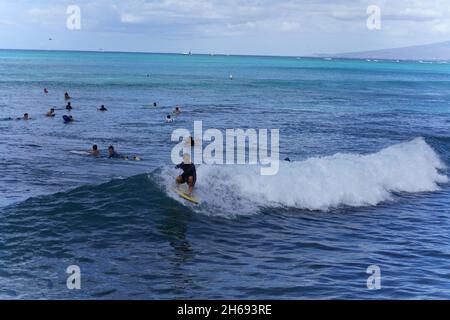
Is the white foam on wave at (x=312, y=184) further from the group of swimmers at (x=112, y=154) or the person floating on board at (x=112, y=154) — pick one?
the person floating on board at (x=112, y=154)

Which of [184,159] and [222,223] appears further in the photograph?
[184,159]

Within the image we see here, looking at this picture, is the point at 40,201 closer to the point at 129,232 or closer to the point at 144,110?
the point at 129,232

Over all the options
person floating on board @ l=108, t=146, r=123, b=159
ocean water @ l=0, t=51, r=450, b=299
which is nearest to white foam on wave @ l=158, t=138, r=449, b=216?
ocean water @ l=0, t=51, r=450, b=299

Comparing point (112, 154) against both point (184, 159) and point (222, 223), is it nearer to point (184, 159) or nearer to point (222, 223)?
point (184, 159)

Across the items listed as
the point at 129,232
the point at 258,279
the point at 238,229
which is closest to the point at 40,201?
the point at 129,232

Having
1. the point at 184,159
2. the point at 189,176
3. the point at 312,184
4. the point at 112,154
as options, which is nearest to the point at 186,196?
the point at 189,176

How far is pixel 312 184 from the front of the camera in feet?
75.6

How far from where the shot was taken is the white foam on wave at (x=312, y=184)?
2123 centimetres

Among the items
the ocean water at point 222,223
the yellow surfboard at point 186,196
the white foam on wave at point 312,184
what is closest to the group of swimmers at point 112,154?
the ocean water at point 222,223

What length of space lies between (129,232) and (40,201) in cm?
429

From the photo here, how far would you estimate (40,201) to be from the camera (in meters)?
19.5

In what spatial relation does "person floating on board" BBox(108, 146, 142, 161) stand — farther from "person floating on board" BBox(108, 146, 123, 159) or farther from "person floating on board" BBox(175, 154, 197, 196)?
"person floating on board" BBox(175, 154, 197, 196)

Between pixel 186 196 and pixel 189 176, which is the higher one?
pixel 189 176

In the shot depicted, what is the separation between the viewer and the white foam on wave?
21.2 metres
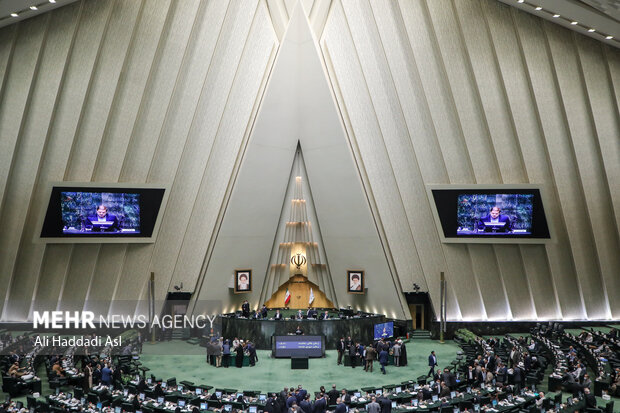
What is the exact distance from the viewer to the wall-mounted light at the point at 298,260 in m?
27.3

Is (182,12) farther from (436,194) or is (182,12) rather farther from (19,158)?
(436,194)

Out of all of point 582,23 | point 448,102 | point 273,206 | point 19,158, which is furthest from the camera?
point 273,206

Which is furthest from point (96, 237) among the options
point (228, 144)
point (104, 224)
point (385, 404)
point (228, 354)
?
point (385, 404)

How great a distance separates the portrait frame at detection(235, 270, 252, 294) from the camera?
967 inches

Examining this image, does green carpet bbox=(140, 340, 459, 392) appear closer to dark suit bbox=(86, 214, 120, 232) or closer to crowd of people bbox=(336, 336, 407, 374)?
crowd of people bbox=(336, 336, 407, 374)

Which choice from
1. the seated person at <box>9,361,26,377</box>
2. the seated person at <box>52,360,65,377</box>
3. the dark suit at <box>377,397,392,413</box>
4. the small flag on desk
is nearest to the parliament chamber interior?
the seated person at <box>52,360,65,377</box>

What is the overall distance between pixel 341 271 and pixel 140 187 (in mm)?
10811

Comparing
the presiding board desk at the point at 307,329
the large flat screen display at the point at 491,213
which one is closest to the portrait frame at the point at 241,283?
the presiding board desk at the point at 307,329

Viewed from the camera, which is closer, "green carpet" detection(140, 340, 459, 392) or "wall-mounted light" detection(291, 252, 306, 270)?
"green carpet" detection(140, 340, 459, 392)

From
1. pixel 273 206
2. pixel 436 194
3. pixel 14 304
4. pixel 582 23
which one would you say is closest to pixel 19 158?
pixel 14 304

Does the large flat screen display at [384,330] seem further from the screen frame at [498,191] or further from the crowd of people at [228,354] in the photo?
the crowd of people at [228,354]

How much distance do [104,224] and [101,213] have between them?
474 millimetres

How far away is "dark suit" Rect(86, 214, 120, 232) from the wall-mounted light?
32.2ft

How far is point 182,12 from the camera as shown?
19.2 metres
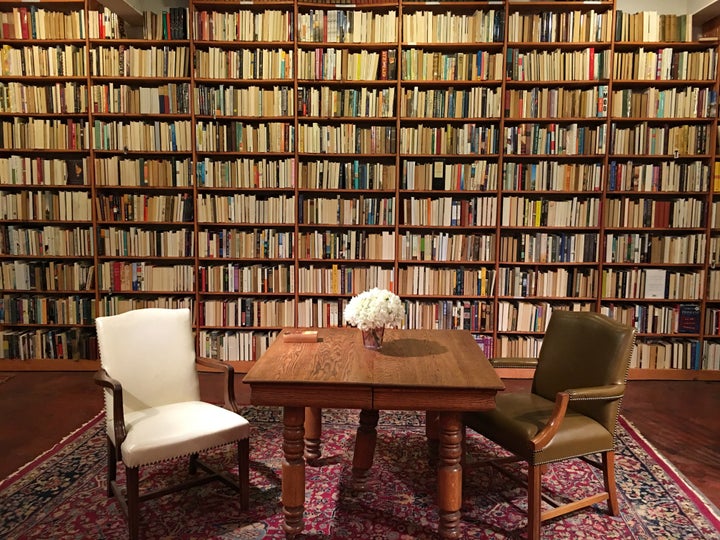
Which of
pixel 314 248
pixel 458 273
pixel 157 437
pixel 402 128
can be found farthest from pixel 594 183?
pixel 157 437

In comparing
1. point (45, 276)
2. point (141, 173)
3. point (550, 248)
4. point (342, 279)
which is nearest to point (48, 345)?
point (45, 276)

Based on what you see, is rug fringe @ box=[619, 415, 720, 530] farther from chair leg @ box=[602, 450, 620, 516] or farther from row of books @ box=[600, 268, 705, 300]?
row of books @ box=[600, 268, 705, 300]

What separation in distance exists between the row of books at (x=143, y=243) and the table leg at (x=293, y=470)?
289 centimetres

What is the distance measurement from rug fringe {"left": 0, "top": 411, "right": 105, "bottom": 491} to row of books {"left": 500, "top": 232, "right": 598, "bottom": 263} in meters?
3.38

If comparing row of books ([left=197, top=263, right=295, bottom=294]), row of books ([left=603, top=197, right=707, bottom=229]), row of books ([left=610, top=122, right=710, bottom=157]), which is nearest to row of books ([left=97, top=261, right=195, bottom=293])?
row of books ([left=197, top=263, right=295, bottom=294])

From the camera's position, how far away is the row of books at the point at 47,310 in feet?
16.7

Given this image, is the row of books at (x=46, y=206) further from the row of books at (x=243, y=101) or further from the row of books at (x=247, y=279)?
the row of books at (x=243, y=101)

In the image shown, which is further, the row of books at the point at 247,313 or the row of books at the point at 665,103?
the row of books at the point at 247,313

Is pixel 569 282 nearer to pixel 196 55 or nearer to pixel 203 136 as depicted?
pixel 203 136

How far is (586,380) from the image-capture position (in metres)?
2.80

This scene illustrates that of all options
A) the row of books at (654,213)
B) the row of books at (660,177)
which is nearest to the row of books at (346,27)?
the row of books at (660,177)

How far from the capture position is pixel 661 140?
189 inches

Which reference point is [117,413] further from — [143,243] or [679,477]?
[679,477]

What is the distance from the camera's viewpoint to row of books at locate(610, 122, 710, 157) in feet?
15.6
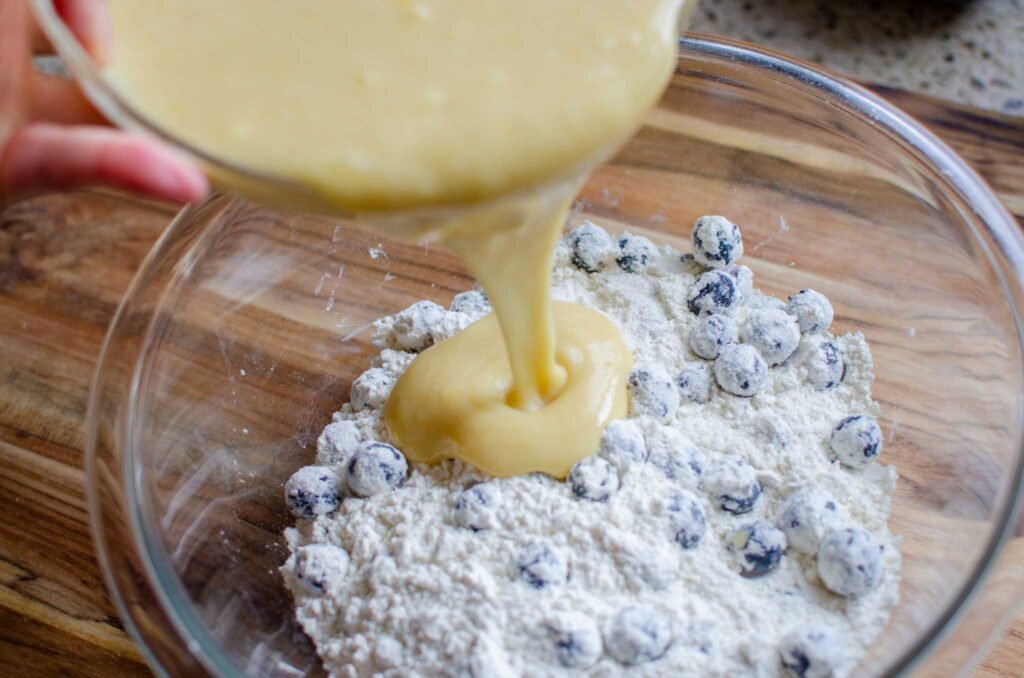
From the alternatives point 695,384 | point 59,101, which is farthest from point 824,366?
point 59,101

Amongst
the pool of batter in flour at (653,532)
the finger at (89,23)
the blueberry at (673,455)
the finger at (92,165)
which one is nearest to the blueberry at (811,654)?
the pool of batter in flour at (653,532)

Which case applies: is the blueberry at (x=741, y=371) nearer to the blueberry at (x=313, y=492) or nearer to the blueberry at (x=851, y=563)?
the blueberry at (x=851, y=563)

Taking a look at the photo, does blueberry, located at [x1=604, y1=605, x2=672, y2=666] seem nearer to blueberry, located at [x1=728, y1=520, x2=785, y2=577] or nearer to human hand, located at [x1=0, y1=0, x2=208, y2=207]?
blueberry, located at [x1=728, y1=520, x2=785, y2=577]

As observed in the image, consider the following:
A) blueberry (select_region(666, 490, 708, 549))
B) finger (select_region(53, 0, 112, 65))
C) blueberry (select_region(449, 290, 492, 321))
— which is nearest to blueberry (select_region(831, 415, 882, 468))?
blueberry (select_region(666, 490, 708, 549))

::::::

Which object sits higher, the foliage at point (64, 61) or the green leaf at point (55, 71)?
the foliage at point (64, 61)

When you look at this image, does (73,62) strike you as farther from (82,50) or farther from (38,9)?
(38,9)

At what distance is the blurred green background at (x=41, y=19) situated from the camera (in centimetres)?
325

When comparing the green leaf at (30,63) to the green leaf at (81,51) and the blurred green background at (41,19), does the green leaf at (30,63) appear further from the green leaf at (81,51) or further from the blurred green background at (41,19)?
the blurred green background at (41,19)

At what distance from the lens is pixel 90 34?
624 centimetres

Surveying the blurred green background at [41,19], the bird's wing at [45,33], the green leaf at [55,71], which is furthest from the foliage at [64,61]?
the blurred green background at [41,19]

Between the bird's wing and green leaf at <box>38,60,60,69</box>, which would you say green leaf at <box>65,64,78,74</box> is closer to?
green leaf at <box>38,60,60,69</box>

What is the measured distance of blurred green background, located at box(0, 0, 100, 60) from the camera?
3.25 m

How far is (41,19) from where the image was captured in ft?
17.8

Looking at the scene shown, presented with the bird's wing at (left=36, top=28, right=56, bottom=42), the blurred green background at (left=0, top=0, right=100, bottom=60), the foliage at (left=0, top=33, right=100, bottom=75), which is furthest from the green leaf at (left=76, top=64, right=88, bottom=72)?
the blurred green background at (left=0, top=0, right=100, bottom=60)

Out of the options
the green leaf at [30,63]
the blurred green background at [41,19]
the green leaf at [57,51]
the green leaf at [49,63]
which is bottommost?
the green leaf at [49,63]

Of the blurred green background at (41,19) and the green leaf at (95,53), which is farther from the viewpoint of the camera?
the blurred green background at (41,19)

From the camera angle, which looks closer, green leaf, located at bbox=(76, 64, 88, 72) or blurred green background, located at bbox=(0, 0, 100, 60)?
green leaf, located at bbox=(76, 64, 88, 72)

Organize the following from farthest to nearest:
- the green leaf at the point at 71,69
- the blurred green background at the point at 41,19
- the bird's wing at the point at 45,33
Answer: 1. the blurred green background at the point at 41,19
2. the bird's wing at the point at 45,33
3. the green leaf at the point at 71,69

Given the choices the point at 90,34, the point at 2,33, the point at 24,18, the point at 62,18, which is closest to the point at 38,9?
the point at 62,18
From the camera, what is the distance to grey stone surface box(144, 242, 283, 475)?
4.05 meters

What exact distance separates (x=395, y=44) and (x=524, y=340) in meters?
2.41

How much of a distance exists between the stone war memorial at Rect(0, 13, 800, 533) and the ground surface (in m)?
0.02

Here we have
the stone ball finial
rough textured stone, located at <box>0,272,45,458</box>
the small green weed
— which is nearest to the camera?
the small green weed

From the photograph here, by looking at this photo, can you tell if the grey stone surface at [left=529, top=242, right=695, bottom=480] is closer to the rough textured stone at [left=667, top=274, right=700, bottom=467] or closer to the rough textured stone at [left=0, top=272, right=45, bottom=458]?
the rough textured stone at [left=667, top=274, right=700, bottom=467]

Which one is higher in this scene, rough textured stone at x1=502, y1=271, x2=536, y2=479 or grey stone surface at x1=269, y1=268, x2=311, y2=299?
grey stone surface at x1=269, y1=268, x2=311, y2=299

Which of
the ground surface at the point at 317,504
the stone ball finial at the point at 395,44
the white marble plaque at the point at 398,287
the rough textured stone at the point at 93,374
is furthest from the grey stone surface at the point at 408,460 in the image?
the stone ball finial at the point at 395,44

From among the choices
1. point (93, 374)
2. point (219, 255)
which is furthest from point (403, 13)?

::::::

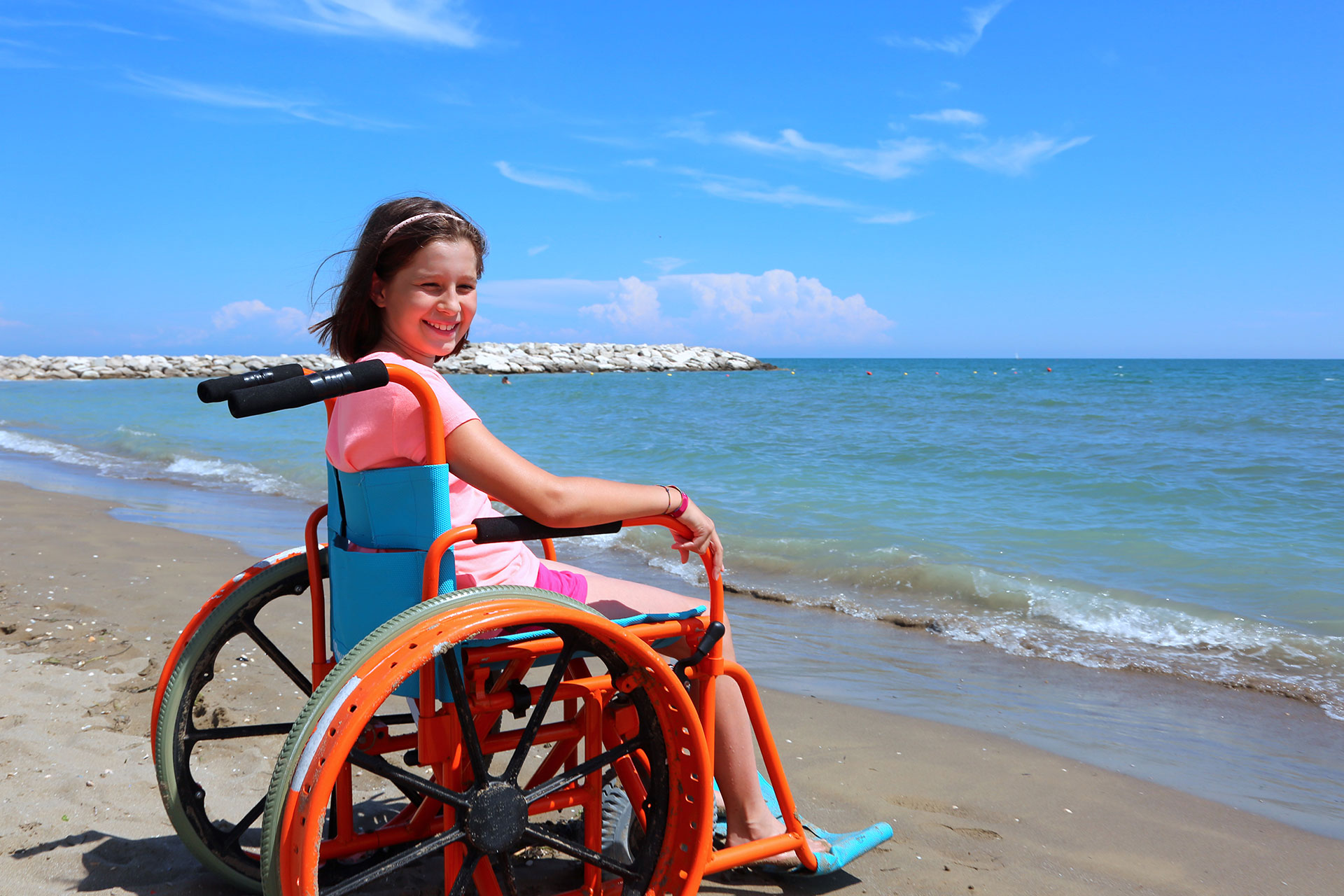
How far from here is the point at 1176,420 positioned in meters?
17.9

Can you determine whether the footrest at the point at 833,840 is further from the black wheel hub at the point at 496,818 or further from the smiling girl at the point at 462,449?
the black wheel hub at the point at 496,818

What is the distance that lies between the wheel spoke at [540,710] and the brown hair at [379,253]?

::::::

## Written exercise
Count the lines of the items above that contain the string "would", treating uppercase and lowercase as different, and give only the number.

## Answer in full
3